Passage provided below:
Blogging at Nocturnal Book Reviews since May 2011 about steampunk, urban fantasy, historical & paranormal fiction, contemporary, fantasy, sci-fi & erotica.

Moon Over Soho

Moon Over Soho - Ben Aaronovitch 4.25/5
Another great story from Ben Aaronovitch. It's not as intense as the first one, but the humor and the observations are just as wry and brilliant.

I think what attracts me to this series is the language; you get unexpected bursts of laughter out of it and pretty much can quote from any page.

“Would you like me to arrest you?” I asked. That’s an old police trick: If you just warn people they often just ignore you, but if you ask them a question then they have to think about it. Once they start to think about the consequences they almost always calm down, unless they’re drunk of course, or stoned, or aged between fourteen and twenty-one, or Glaswegian.

There’s no such thing as a full-service forensics team. It’s very expensive, so you order bits of it up from the Home Office like a Chinese takeout. Judging by the number of noddy suits filing past us Stephanopoulis had gone for the super-deluxe meal for six with extra egg fried rice. I was, I guessed, the fortune cookie.

Peter's life as an apprentice to the magician is not an easy one and it only gets more and more difficult with each case but what I love about this guy is that he takes everything in stride and he improvises like mad. Peter has this brilliant mind of a crazy scientist. He learns spells, takes them apart and improves them - that's what's so fascinating about him. He's got a questioning mind.

This time when he investigates dying jazz musicians, the case hits close to home as his dad is trying to revive his career.

There is also a side case of an evil magician, who is playing havoc in Soho, and whose roots go back to the school where Peter's master learned his craft.

There are clubs with live music, sunrises on Soho's roofs, mad chase for magical creatures, wisps of vestigium... - all of it covering the old secrets and tragedies. There are no happy-endings, instead the end is always bittersweet which somehow makes what ifs of The Metropolitan Police magic even more real.

This is a solid series with great writing and world-building, and I would recommend it to anyone who likes urban fantasy with witty and wry male lead characters.
End of Passage provided.
Dataset section below:
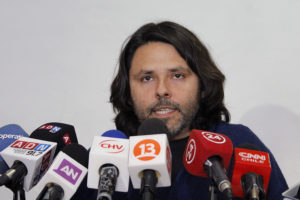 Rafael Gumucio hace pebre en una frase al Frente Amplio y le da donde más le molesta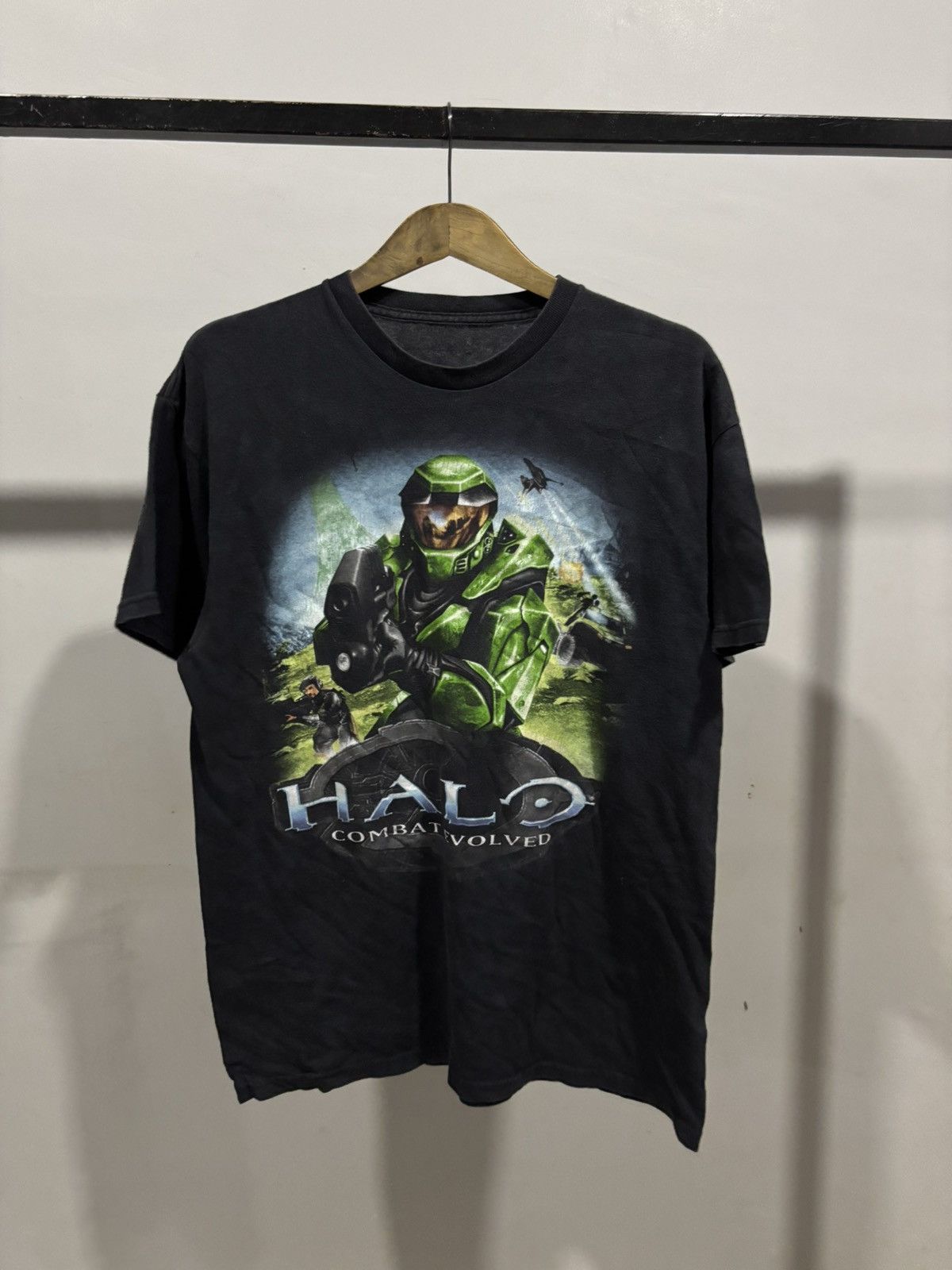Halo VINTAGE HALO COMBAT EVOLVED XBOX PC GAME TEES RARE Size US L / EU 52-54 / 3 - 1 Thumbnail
End of Dataset section.
§ **What to do**:
A) Using the Moon Over Soho review, state whether each statement below agrees with it. For each, answer yes or no and quote the deciding words. (i) The reviewer considers this story more intense than the first one. (ii) Peter's father is trying to revive his career. (iii) The review describes the endings as happy.
B) Repeat the part of the Moon Over Soho review that starts with "There’s no such" and goes on through "the fortune cookie.".

§ **Answers to the exercises**:
A)
(i) No: "It's not as intense as the first one"
(ii) Yes: "his dad is trying to revive his career"
(iii) No: "There are no happy-endings, instead the end is always bittersweet"

B)
There’s no such thing as a full-service forensics team. It’s very expensive, so you order bits of it up from the Home Office like a Chinese takeout. Judging by the number of noddy suits filing past us Stephanopoulis had gone for the super-deluxe meal for six with extra egg fried rice. I was, I guessed, the fortune cookie.